ENSGTI - Visioconférence : de la catalyse homogène à la catalyse multiphasique
Dans le cadre des visioconférences de la fédération Gay-Lussac, l’école d’ingénieur (ENSGTI) propose, avec le soutien technique du CRATICE, une conférence intitulée :
De la catalyse homogène à la catalyse multiphasique : exemples d'applications du laboratoire au développement industriel.
Amphi A de l’UFR sciences et techniques de Pau
Cycle de visioconférences :
Depuis 2007, à l’initiative de l’ENSGTI, un cycle de visioconférences a été mis en place au sein de la fédération Gay-Lussac. Cette fédération regroupe les 19 écoles françaises de chimie et de génie des procédés. Le soutien technique du CRATICE, service de l’Université de Pau et des Pays de l’Adour, permet de connecter simultanément les 19 écoles de la fédération. Ce sont ainsi 4500 élèves ingénieurs qui peuvent assister à chacune des conférences programmées.

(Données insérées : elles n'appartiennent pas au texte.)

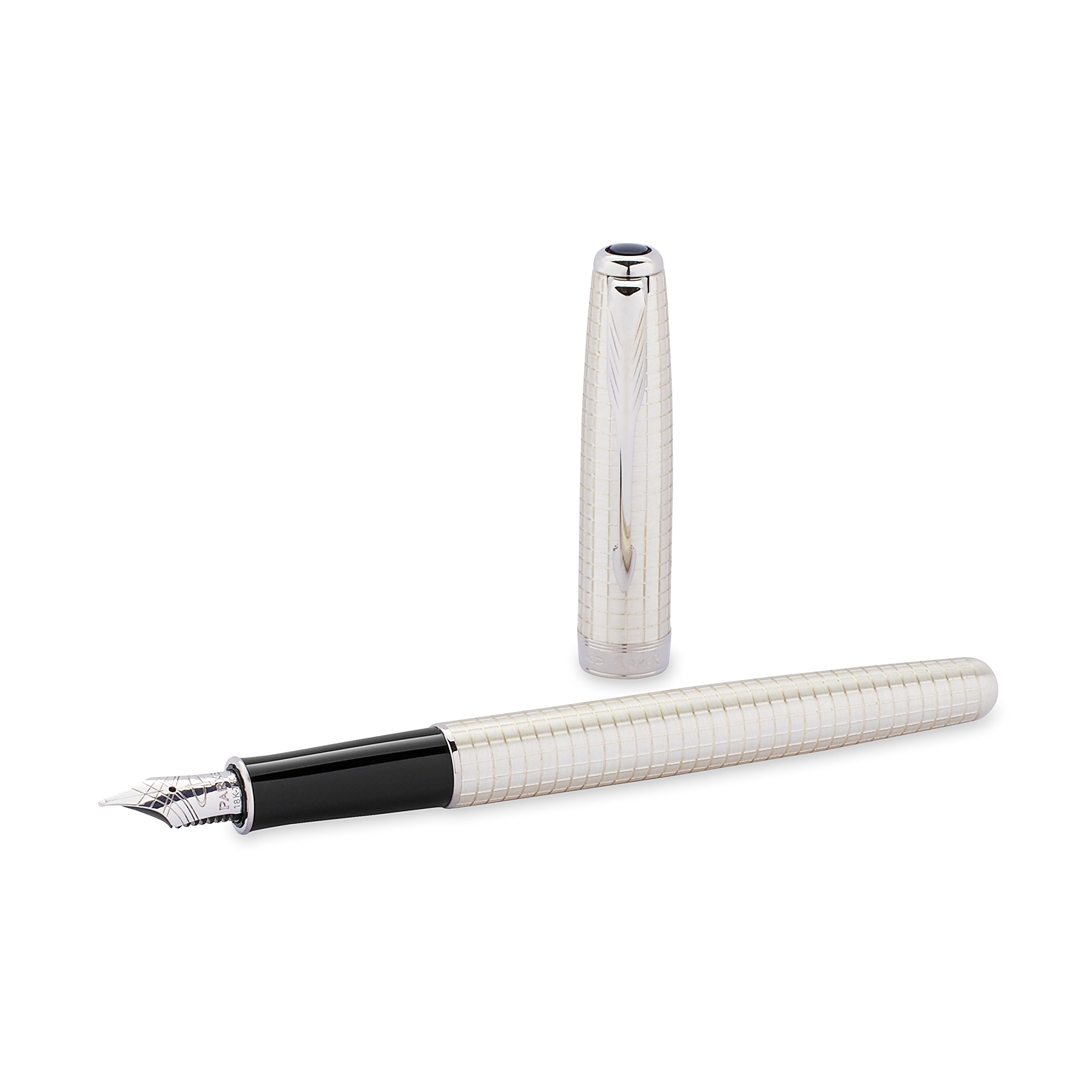 Parker Sonnet Cisele Silver with Palladium-plated Trim, Fountain Pen, Medium solid gold nib with Black ink (S0912500)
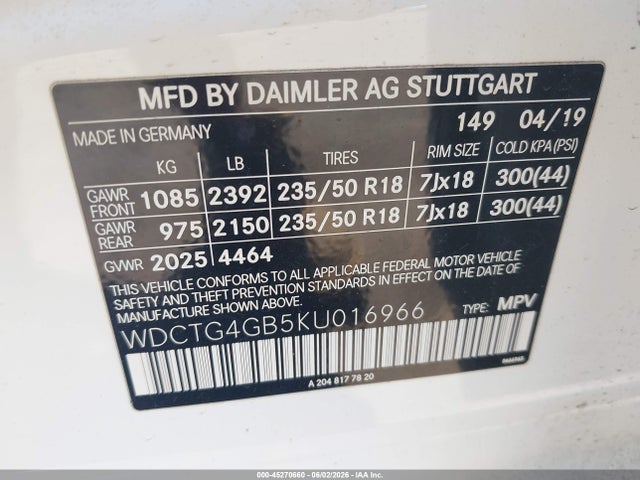 Aukcja sprzedaży 2019 Mercedes-benz Gla 250 4matic, vin: WDCTG4GB5KU016966, numer aukcji: 45270660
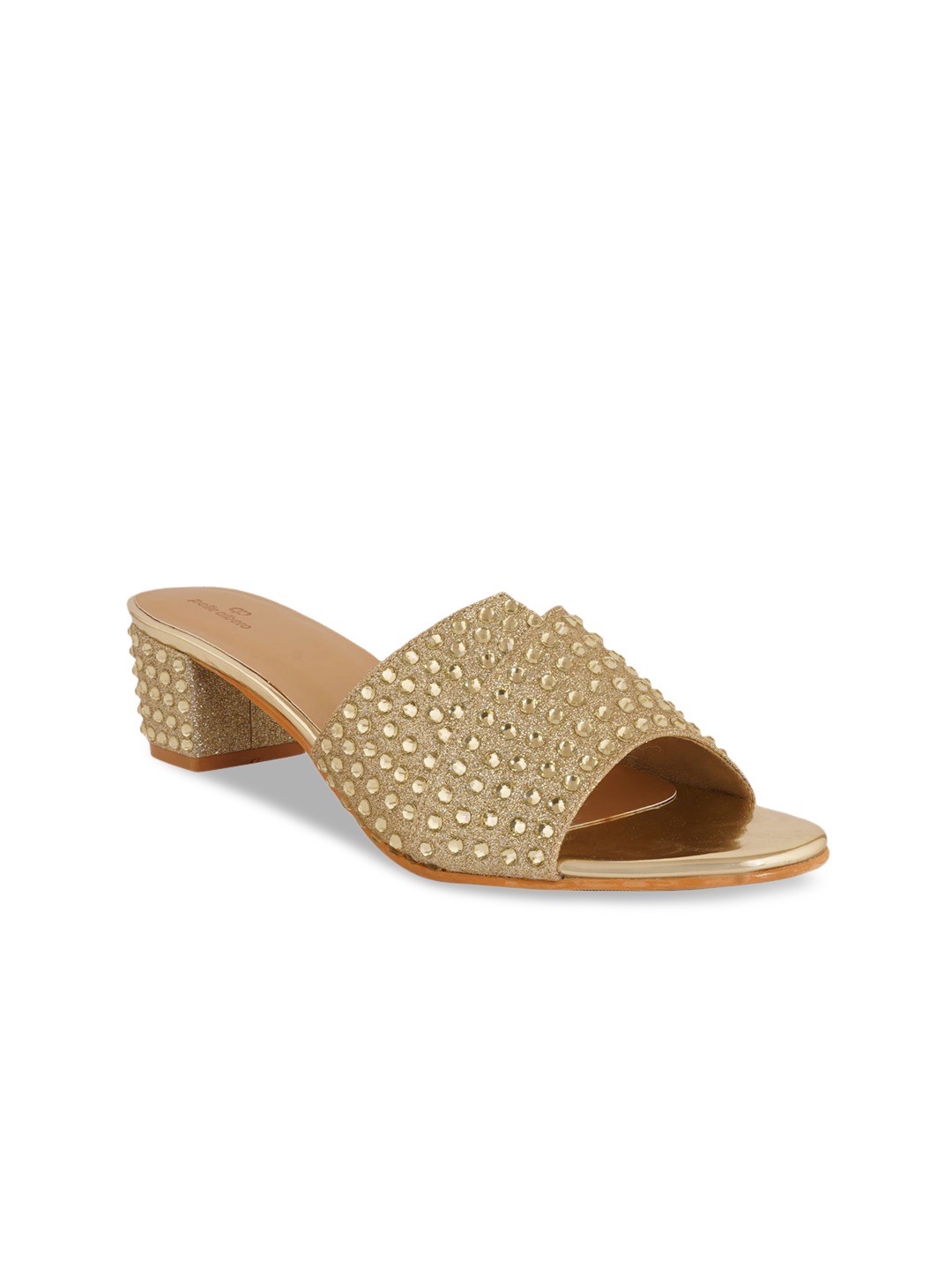 

pelle albero Gold-Toned Embellished Party Block Sandals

Ses principaux centres d'intérêt sont la chimie organométallique, la conception, le développement et la mise en œuvre de nouveaux systèmes catalytique et procédés dans le domaine de la pétrochimie et des carburants (oligomérisation, métathèse, hydroformylation...) Elle est particulièrement impliquée dans la catalyse biphasique mettant en œuvre les liquides ioniques.
Elle est auteur de plus de 30 publications et plus de 40 brevets. En 2005, elle est co-éditeur d'un ouvrage édité par Wiley-VCH sur "Multiphase Homogeneous Catalysis".
Résumé de la conférence :
On subdivise en général la catalyse en trois grandes catégories : la catalyse hétérogène, la catalyse homogène et la catalyse enzymatique. La catalyse homogène (ou moléculaire) se différencie de la catalyse hétérogène par le fait que le catalyseur moléculaire est soluble dans le « milieu réactionnel » qui est formé par les réactifs, les produits de la réaction, et éventuellement le solvant. Le catalyseur est rendu soluble par un environnement de ligands organiques liés à l’atome métallique. L’ajustement, souvent très pointu, de cet environnement du métal peut permettre d’accéder à des catalyseurs très sélectifs. Si les catalyseurs homogènes sont peu présents dans l’industrie du raffinage, ils occupent une place non négligeable dans la pétrochimie et la chimie où la sélectivité de la réaction devient importante. C’est ainsi que la catalyse homogène se trouve à l’origine d’un certain nombre d’innovations.
Les travaux de l’IFP dans le domaine de la catalyse homogène se sont focalisés dès les années 70 sur l’oligomérisation et la dimérisation des oléfines. Deux procédés, le Dimersol et l’Alphabutol, seront présentés depuis la recherche au laboratoire jusqu’à leur industrialisation. Les recherches plus récentes sur la conception de nouveaux ligands et complexes permettant d’accéder à des sélectivités particulières seront également discutées.
Si les avantages de la catalyse homogène ne sont plus à démontrer (activité et sélectivité élevées, peu de problèmes de transfert de masse et de chaleur, équipements simples, souplesse de fonctionnement), cette technologie souffre d’un problème majeur : celui de la séparation du catalyseur (et éventuellement du solvant) des produits issus de la réaction. C’est la raison pour laquelle on a recherché à immobiliser le catalyseur organométallique, soit par greffage sur un support (minéral ou organique), soit par dissolution dans un milieu, peu ou pas miscible avec les produits de la réaction. C’est cette dernière approche que l’on appelle catalyse biphasique liquide-liquide. Cette technologie a été appliquée avec succès dans le cas du procédé Dimersol et a donné lieu au procédé biphasique Difasol. L’IFP a été pionnier dans l’utilisation des liquides ioniques comme solvants/catalyseurs en chimie et en catalyse. Le potentiel de ces nouveaux solvants, actuellement en pleine expansion, sera également abordé.